§ ABOUT THIS TASK:
Rewrite the forum comments on generated faces from the words "Also the some" through "directions, kinda unsettling.", putting "irises" wherever "pupils" appears.

--- SOURCE EXTRACT ---

I wonder if you can't just put a bunch of results with and without artifacts into two different bins, and do another round of training on them. But I don't know enough about how style transfer and retraining of these nets and all that modern stuff works to tell if that is feasible.
I suspect because there's a lot of entropy in hair and because of the shape of the optimization function, (which might even have a spatial term) a regular pattern in such a noisy and hard to learn region falls into a local minimum while the rest of the image converges to the true minimum. There's a little meat left to optimize here, but you need to do it cleverly because there's no reason for a neural network to learn all the many combinations of hair pixels in this application. That could require as many parameters all the neurons involved in generating the faces, I'd bet.
Thinking more about it, the shape of the solution space is sufficiently different for hair vs faces that any given combination of {optimization function, hyperparameters, training data} is unlikely to optimize for both. You probably need some other sort of special tuning, like a spatially local adaptive gradient for regions of hair.
Also the some teeth are getting drawn in front of the lips and the pupils are not round. I think the not-round pupils make the eyes point two different directions, kinda unsettling.
It also seems to have given some faces contact lenses! https://nvlabs-fi-cdn.nvidia.com/stylegan3/images/stylegan3-..., https://nvlabs-fi-cdn.nvidia.com/stylegan3/images/stylegan3-...

--- DATA UNDER STUDY ---

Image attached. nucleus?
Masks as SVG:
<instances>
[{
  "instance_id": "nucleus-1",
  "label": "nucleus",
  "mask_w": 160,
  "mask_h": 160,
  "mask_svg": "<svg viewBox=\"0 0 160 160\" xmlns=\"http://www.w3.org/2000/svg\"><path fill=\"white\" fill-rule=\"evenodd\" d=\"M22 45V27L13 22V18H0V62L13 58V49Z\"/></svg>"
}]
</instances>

---

§ EXERCISE RESPONSE:
Also the some teeth are getting drawn in front of the lips and the irises are not round. I think the not-round irises make the eyes point two different directions, kinda unsettling.